In [1]:
import sys
import math
assert sys.version_info >= (3, 5) # make sure we have Python 3.5+

from pyspark.sql import SparkSession, functions, types
cluster_seeds = ['199.60.17.188', '199.60.17.216']
spark = SparkSession.builder.appName('cassandra read tables and etl') \
    .config('spark.cassandra.connection.host', ','.join(cluster_seeds)).getOrCreate()
assert spark.version >= '2.3' # make sure we have Spark 2.3+
sc = spark.sparkContext

In [2]:
bureau = spark.read.option("inferSchema", True).\
    csv('/Users/michaelyang/Downloads/all_data/bureau.csv',header=True)
bureau_balance = spark.read.option("inferSchema", True).\
    csv('/Users/michaelyang/Downloads/all_data/bureau_balance.csv',header=True)


In [3]:
def agg_numeric(df, group_var):
    """Aggregates the numeric values in a dataframe. This can
    be used to create features for each instance of the grouping variable.
    """
    
    # Remove id variables other than grouping variable
    for col in df.columns:
        if col != group_var and 'SK_ID' in col:
            df = df.drop(col)
            
    numerical_feats= [f for f,t in df.dtypes if t != 'string']
    numeric_df = df.select(numerical_feats)
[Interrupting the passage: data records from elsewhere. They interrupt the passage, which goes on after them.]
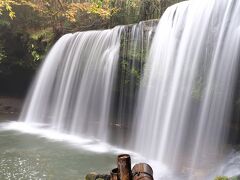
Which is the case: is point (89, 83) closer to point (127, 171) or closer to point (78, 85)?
point (78, 85)

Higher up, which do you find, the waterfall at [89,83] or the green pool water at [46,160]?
the waterfall at [89,83]

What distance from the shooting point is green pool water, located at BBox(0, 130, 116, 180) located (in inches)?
276

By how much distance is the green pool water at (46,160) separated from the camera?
7012 mm

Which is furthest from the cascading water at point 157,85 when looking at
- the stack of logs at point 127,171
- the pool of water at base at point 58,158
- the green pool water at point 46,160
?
the stack of logs at point 127,171

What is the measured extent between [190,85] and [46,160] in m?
3.70

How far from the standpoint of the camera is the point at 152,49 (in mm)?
9359

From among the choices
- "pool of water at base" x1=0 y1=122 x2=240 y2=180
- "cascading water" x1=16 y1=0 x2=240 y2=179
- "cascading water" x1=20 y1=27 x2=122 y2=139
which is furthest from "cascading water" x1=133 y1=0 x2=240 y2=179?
"cascading water" x1=20 y1=27 x2=122 y2=139

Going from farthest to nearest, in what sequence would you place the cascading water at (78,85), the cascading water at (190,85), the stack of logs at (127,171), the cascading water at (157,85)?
the cascading water at (78,85) → the cascading water at (157,85) → the cascading water at (190,85) → the stack of logs at (127,171)

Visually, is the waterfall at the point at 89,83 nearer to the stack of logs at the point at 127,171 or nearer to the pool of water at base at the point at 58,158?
the pool of water at base at the point at 58,158

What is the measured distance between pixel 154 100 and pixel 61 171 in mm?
2987

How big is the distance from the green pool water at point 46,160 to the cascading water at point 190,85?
144 cm

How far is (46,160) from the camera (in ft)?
26.1

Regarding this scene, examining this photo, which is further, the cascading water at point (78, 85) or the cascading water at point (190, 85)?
the cascading water at point (78, 85)

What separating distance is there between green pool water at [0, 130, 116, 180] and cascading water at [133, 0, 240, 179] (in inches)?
56.5
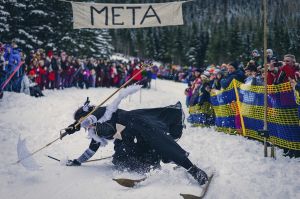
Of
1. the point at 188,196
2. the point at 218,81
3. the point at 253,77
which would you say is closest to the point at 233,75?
the point at 253,77

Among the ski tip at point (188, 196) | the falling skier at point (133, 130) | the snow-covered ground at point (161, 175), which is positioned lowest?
the snow-covered ground at point (161, 175)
    # Group by the specified variable and calculate the statistics
    # = numeric_df.groupBy(group_var).agg(['count', 'mean', 'max', 'min', 'sum']).reset_index()
    count = numeric_df.groupBy(group_var).count()
    means = numeric_df.groupBy(group_var).avg().drop('avg(%s)' % (group_var))
    maxs = numeric_df.groupBy(group_var).max().drop('max(%s)' % (group_var))
    mins = numeric_df.groupBy(group_var).min().drop('min(%s)' % (group_var))
    sums = numeric_df.groupBy(group_var).sum().drop('sum(%s)' % (group_var))
    joined = count.join(means, count[group_var] == means[group_var]).drop(means[group_var])
    joined1 = joined.join(maxs,joined[group_var] == maxs[group_var]).drop(maxs[group_var])
    joined2 = joined1.join(mins,joined1[group_var] == mins[group_var]).drop(mins[group_var])
    joined3 = joined2.join(sums,joined1[group_var] == sums[group_var]).drop(sums[group_var])
    
    return joined3

In [4]:
def get_dummies(df,group_var):
    
    # parameter: a list of categorical features and a group key
    pivot_cols= [f for f,t in df.dtypes if t == 'string']
    keys = pivot_cols + [group_var] 
    
    before = df.select(keys)

    #Helper function to recursively join a list of dataframes
    #Can be simplified if you only need two columns
    def join_all(dfs,keys):
        if len(dfs) > 1:
            return dfs[0].join(join_all(dfs[1:],keys), on = keys, how = 'inner')
        else:
            return dfs[0]

    dfs = []
    combined = []
    for pivot_col in pivot_cols:
        pivotDF = before.groupBy(keys).pivot(pivot_col).count()
        new_names = pivotDF.columns[:len(keys)] +  ["e_{0}_{1}".format(pivot_col, c)
                                                    for c in pivotDF.columns[len(keys):]]        
        df = pivotDF.toDF(*new_names).fillna(0)    
        combined.append(df)

    encoded = join_all(combined,keys)
    
    #drop its original columns
    for col in pivot_cols:
        encoded = encoded.drop(col)
        
    return encoded

In [5]:
def count_categorical(df, group_var):
    """Computes counts and normalized counts for each observation
    of `group_var` of each unique category in every categorical variable
    """
    
    # Select the categorical columns
    encoded_df = get_dummies(df,group_var)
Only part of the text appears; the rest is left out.